Linux bcache driver list
 help / color / mirror / Atom feed
From: Ankit Kapoor <ankitkap@google.com>
To: colyli@fygo.io
Cc: ankitkap@google.com, kent.overstreet@linux.dev,
	 linux-bcache@vger.kernel.org, linux-kernel@vger.kernel.org
Subject: Re: [PATCH 1/1] bcache: fix stale data race between read cache miss and bypass write
Date: Wed, 27 May 2026 13:41:08 +0000	[thread overview]
Message-ID: <20260527134109.2659134-1-ankitkap@google.com> (raw)
In-Reply-To: <ahRNUlU60mx9ESd1@studio.local>

Hi Coly,

Thank you for the feedback, for confirming the issue, and for the guidance.

> Hi Ankit,
> 
> Yes, I confirm this is an issue that must be solved. Nice catch!
> 
> On Thu, May 21, 2026 at 04:39:25PM +0800, Ankit Kapoor wrote:
>> A race condition exists between a read cache miss and a bypass write
>> due to either congestion or sequential bypass, that causes stale data
>> to be cached when the read cache miss runs concurrently with a bypass
>> write targeting the same sectors.
> 
> This patch fixes the stale data issue in run time, but if power failure
> happens inside the race window, after boot up again, the stale data
> still exists in cache for following read hits.
> 
> And your fix invalidate the key after on-disk bio completed, which makes
> such stale data window by power failure longer.

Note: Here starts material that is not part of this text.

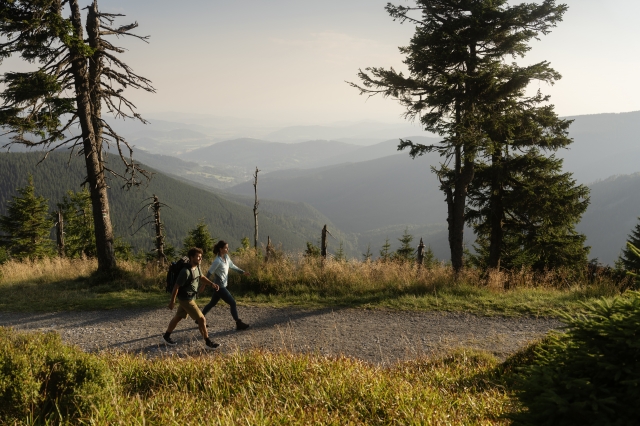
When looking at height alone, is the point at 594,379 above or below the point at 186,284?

While I initially hoped that serializing the operations would suffice, I
completely agree with your point regarding the power-failure risk
which shall be addressed.

> To solve all the stale data race both for run time and power failure
> condition, could you please consider the following proposal.
> 
> Maintain a data structure to hold all invalidate range from by-pass
> write, record/insert the invalidation range before bch_data_insert(),
> and after cached_dev_write_complete(), clear/remove the invalidation
> range.
> 
> For a cache-miss read, if there is any invalidation range refcount
> exists, check all non-zero refcount ranges, if any range overlaps with
> the cache-miss read range, do NOT update the missing bkey back to btree
> and only read data from backing device.

I am now working on a new implementation to track the in-flight 
sectors currently being written, exactly as you suggested here.

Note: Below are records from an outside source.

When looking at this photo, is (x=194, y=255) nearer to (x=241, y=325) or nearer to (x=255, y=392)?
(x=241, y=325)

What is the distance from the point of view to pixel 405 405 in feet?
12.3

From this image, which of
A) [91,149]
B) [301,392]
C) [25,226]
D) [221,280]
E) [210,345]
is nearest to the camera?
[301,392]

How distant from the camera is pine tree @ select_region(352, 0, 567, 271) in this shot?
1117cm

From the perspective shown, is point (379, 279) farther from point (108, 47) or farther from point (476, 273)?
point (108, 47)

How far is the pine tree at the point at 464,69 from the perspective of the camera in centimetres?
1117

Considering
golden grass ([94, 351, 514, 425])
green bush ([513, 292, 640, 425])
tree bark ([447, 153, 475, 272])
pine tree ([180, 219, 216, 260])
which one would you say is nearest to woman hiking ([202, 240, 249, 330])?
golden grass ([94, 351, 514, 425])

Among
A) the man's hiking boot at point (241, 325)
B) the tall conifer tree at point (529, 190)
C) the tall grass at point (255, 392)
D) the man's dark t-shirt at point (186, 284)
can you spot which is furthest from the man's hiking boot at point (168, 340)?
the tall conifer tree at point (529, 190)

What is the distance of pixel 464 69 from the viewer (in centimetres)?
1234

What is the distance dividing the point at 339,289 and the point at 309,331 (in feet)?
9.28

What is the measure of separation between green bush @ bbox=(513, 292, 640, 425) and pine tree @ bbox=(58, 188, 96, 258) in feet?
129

> Here you need to design a efficient data structure both for performance
> and memory consumption. I would sugguest to maintain chunk refcounts
> which mapping multiple 32MB ranges on cache device (current max key size
> if I remember correctly) range. You may look at how md raid maintains
> the legacy bitmap refcount, hope that code can give you any hint.

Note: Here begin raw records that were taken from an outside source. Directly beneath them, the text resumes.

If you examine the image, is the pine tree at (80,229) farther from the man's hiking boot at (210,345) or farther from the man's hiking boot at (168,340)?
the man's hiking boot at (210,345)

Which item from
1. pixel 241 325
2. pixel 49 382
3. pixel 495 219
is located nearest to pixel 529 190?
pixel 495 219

Thanks, I will look into the md raid legacy bitmap reference implementation for
hints. In the meantime, could you please recommend any specific fio
configurations or workloads you prefer for evaluating the memory
overhead and performance impact of this change?

I will send a v2 patch series as soon as the tracking mechanism is ready
and thoroughly tested.

Best regards,
Ankit Kapoor

  reply	other threads:[~2026-05-27 13:41 UTC|newest]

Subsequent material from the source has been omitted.